In addition, BBDC and MVC will take steps necessary to provide for the repayment at closing of MVC’s credit facilities and the redemption or assumption of MVC’s 6.25% senior notes due November 30, 2022.



The Merger Agreement also contains certain termination rights in favor of BBDC and MVC, including if the First Step is not completed on or before February 10, 2021 or if the requisite approvals of BBDC stockholders or MVC stockholders are not obtained. The Merger Agreement also provides that, upon the valid termination of the Merger Agreement under certain circumstances, BBDC may be required to pay or cause to be paid to MVC a termination fee of approximately $4.70 million, or MVC may be required to pay or cause to be paid to BBDC a termination fee of approximately $2.94 million.
The description above is only a summary of the material provisions of the Merger Agreement and is qualified in its entirety by reference to a copy of the Merger Agreement, which is filed as Exhibit 2.1 to this Current Report on Form 8-K and incorporated by reference herein.
The representations and warranties and covenants set forth in the Merger Agreement have been made only for purposes of such agreement and were solely for the benefit of the parties to the Merger Agreement, may be subject to limitations agreed upon by the contracting parties, including qualification by confidential disclosures made for purposes of allocating contractual risk between the parties to the Merger Agreement instead of establishing these matters as facts, and may be subject to standards of materiality applicable to the contracting parties that differ from those applicable to investors.
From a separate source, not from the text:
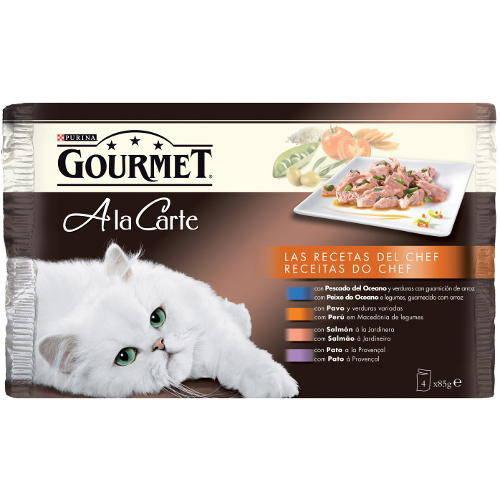 Gourmet a la carte multipack Las Recetas del Chef I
Accordingly, the Merger Agreement is included with this filing only to provide investors with information regarding the terms of the Merger Agreement, and not to provide investors with any factual information regarding the parties to the Merger Agreement or their respective businesses.
Voting Agreements
Prior to the entry into the Merger Agreement and as a condition to the willingness of BBDC to enter into the Merger Agreement, Leon G. Cooperman, Michael T. Tokarz, Wynnefield Capital, Inc. and West Family Investments, Inc., MVC stockholders which collectively own approximately 31% of MVC common stock issued and outstanding as of the date of the Merger Agreement, entered into voting agreements with BBDC (collectively, the “Voting Agreements”), pursuant to which, among other things, such MVC stockholders have, subject to the terms and conditions set forth in the Voting Agreements, agreed to support the Merger and the transactions contemplated by the Merger Agreement and to vote all their shares of MVC common stock in favor of the First Step. The Voting Agreements' obligations to vote in favor of the First Step terminate upon certain events, including the effective time of the First Step, the valid termination of the Merger Agreement in accordance with its terms, the termination of the Voting Agreements by mutual consent of the parties thereto or a change in MVC’s board of directors’ recommendation to the MVC stockholders pursuant to the Merger Agreement.
The description above is only a summary of the material provisions of the Voting Agreements and is qualified in its entirety by reference to a copy of the form of Voting Agreement, which is filed as Exhibit 10.1 to this Current Report on Form 8-K and incorporated by reference herein.
Item 7.01. Regulation FD Disclosure.
On August 10, 2020, BBDC and MVC issued a joint press release announcing the entry into the Merger Agreement and BBDC provided an investor presentation. The joint press release and investor presentation are furnished herewith as Exhibits 99.1 and 99.2, respectively.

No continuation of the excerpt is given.